> [EXTRACT PROVIDED]:
◆ ◆ ◆ ◆ ◆
There have been a few situations in the past where I’ve waited what would seem like “too late” to start something. There have been deadlines approaching that I’ve been aware of and rather than marching full speed towards them, I’ve waited. On the outside, it looks somewhat like procrastination. However, I’ve recently decided that it’s more like patience.
With practically everything I do in life, I need for it to feel right. Over 90% of the time I operate on my gut feeling. It’s how I opened my first business at 23. In a depression. It didn’t make any sense on paper, yet it felt right. My gut feeling is the same thing I used when getting married in 12 days, selling that first business, and opening another. To the outside world, none of those made much sense. However, my gut said go for it, and I did. I’ve used the same approach for many big and small decisions over the years and it’s working for me. That’s not to say that I have always made the right decisions…that’s a different post entirely.
At first, I myself thought it was procrastination, followed by a bit of luck when things worked out. It seemed like I’d put things off until the last minute and then somehow it would magically come together. I’d feel lucky or that I squeezed right by the doors of doom. Recently though, I started seeing this tendency of mine in a new light. I realized that things did usually come together, even if it happened on a different timeline than I originally deemed appropriate. I learned that I shouldn’t force things to happen, just to make progress early on. Instead, if I’d practice a bit of patience, things would likely still come together in the end. Rather than force myself to do something, I should just have a little bit of faith and wait until it felt right.
I have two recent examples for you. First, I’ve been toying around with the idea of a new business. If I were going to run with this idea as originally planned, I would need to travel out of town during the month of August. I was forcing myself to make a decision and get things in order, so that I would meet this self-imposed deadline. It just didn’t feel quite right though, so I hadn’t bought that plane ticket. It seemed like I needed to, yet something was holding me back. As I waited just a bit longer, things started coming together, although they’re shaping up a bit differently than I originally thought. I didn’t need to “get it together and make a decision” as I had been telling myself. I just needed to wait.
Similarly, I’ve known that I’d need to hire a new assistant since June. My current assistant would be moving in August, and I had a few months to find someone new. I had plans to attend a few trainings, etc. before I started the interviewing process and those didn’t work out like I had planned. I was also considering revamping the position a bit and morphing it into something that would enable my real estate business to grow. Weeks started passing. I went to Alaska. My trainings didn’t work out as planned, and I hadn’t made those decisions on what the position would look like in the future. More weeks passed. I’d sit down to write an email or Facebook post about the fact that I was hiring, and the words just wouldn’t come. No words?? I never have a problem with words! Somehow though, I couldn’t draft a “now hiring” post or a job description to save my life.
Now it’s August, just a few short weeks before I’d be left assistant-less. I felt like I had procrastinated again. I’d waited too long to start looking. Finally though, I started thinking of it differently. I realized that in the past I’ve thought I was procrastinating, and then things fall together at the right time. I realized that I had much more success with waiting until things felt “right” than I did with forcing things along. I even had that conversation with my husband. I said that I didn’t know what this position would look like and that I didn’t have any strong leads. Even though time was seemingly running out, I just needed to wait.
◆ ◆ ◆ ◆ ◆
> [DATA UNDER STUDY]:
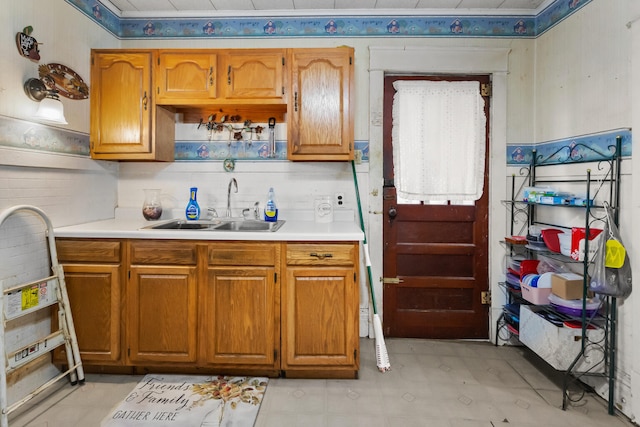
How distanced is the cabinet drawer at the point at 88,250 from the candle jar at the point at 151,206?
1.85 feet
◆ ◆ ◆ ◆ ◆
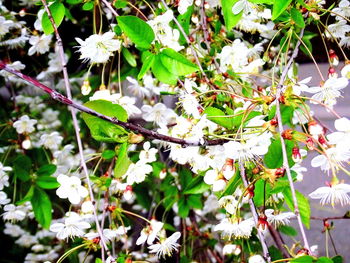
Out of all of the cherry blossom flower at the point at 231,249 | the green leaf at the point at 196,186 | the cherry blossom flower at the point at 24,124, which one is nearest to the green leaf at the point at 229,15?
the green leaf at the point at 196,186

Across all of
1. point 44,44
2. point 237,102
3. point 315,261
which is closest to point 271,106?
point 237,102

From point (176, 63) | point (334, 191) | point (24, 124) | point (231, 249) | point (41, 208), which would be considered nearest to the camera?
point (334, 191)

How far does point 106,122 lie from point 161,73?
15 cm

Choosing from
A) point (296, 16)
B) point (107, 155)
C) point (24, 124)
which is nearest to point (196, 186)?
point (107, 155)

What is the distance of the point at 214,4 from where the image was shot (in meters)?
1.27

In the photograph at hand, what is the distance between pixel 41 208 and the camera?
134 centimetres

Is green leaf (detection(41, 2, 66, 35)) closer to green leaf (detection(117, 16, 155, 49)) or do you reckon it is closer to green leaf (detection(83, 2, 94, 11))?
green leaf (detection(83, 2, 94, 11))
◆ ◆ ◆ ◆ ◆
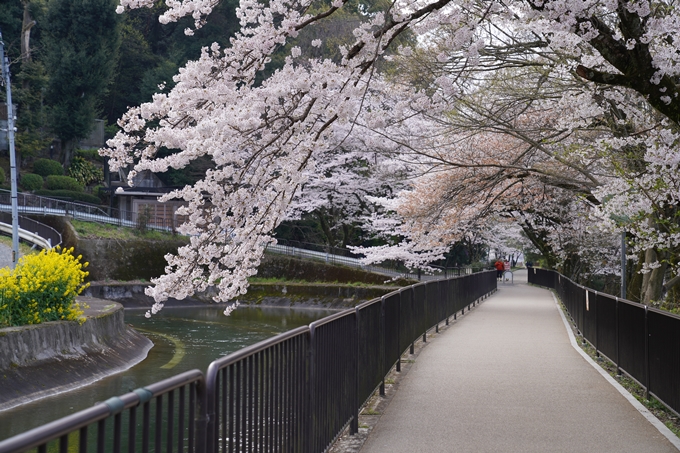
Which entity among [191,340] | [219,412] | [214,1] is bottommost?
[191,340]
◆ ◆ ◆ ◆ ◆
> [EXERCISE AIM]: Revise the passage of the essay on patience starting with "I have two recent" and going on through "myself. I just needed to wait.", changing "plane ticket" to "train ticket". These records come from a separate source and are unrelated to the text.

> [WRITTEN SOLUTION]:
I have two recent examples for you. First, I’ve been toying around with the idea of a new business. If I were going to run with this idea as originally planned, I would need to travel out of town during the month of August. I was forcing myself to make a decision and get things in order, so that I would meet this self-imposed deadline. It just didn’t feel quite right though, so I hadn’t bought that train ticket. It seemed like I needed to, yet something was holding me back. As I waited just a bit longer, things started coming together, although they’re shaping up a bit differently than I originally thought. I didn’t need to “get it together and make a decision” as I had been telling myself. I just needed to wait.